Web Information Quality Assessment Framework
In a recent post I discussed one of the implementation issues surrounding the DFT belief model. Richard Cyganiak made a particularly potent comment which has sent me on a completely new path. It’s things like this that make me glad I chose to develop this project in the open, rather than keep it under wraps until complete.
Originally I was planning to just create special database views that would filter any data the user doesn’t trust. The filtering policy would be written in code, and any mechanism for explaining why specific data was or was not filtered would have to be written in code on a case-by-case basis.

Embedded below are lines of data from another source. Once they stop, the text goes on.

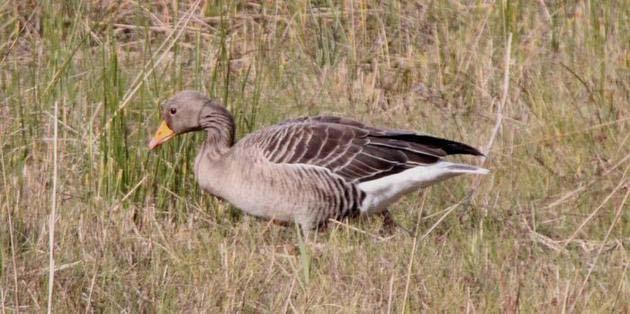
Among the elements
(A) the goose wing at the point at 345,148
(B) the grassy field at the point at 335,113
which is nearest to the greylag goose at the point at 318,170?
(A) the goose wing at the point at 345,148

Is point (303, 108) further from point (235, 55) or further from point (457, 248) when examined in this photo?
point (457, 248)

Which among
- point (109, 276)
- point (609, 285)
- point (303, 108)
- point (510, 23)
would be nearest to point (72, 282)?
point (109, 276)

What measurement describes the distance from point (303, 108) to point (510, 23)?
1.69m

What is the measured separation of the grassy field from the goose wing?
0.98 ft

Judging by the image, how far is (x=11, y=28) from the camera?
327 inches

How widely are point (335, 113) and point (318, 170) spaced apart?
4.42 feet

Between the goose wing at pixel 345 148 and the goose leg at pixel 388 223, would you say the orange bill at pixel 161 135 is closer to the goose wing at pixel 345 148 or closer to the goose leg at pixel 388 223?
the goose wing at pixel 345 148

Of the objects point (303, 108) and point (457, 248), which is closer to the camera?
point (457, 248)

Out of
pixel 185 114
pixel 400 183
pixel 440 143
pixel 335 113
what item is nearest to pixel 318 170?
pixel 400 183

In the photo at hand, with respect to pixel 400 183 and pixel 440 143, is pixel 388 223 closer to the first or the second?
pixel 400 183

It turns out, though, that the folks over at the Freie Universität Berlin have already implemented a generic framework which can handle pretty much any filtering policy, along with a powerful explanation mechanism: the Web Information Quality Assessment Framework (WIQA). And it plugs right into Jena and NG4J. I can reuse this framework by simply writing my filtering policies and explanation needs in the WIQA-PL policy language (a derivative of SPARQL). All of a sudden the problem becomes much more manageable.
This doesn’t mean I won’t have my work cut out for me though. WIQA works by translating a policy to an ARQ query, which is then used to retrieve the filtered data. This process should end up using the sparql2sql query engine, so it should be fast. Subsequent operations, however, will work on the result data, and will probably be very slow with the amount of data I’m working with. I think I can get around this by rewriting some of the WIQA classes so that instead of producing a results iterator, they produce a database view, which can then be used by the sparql2sql engine in future queries. Again, this is a deviation from the work I really want to do, but I think it will give me more flexibility, as well as benefit the semantic web community at large.
Technorati Tags:
Filed in 


“I think I can get around this by rewriting some of the WIQA classes so that instead of producing a results iterator, they produce a database view, which can then be used by the sparql2sql engine in future queries.”
This sounds very interesting, as we have not tested the WIQA framework with really huge data sources and moving into this direction is clearly the way to go. Please, let us know about any results and discoveries.
Cheers
Chris
Will do. I don’t know how soon I’ll be getting to it, but I’ll keep you updated.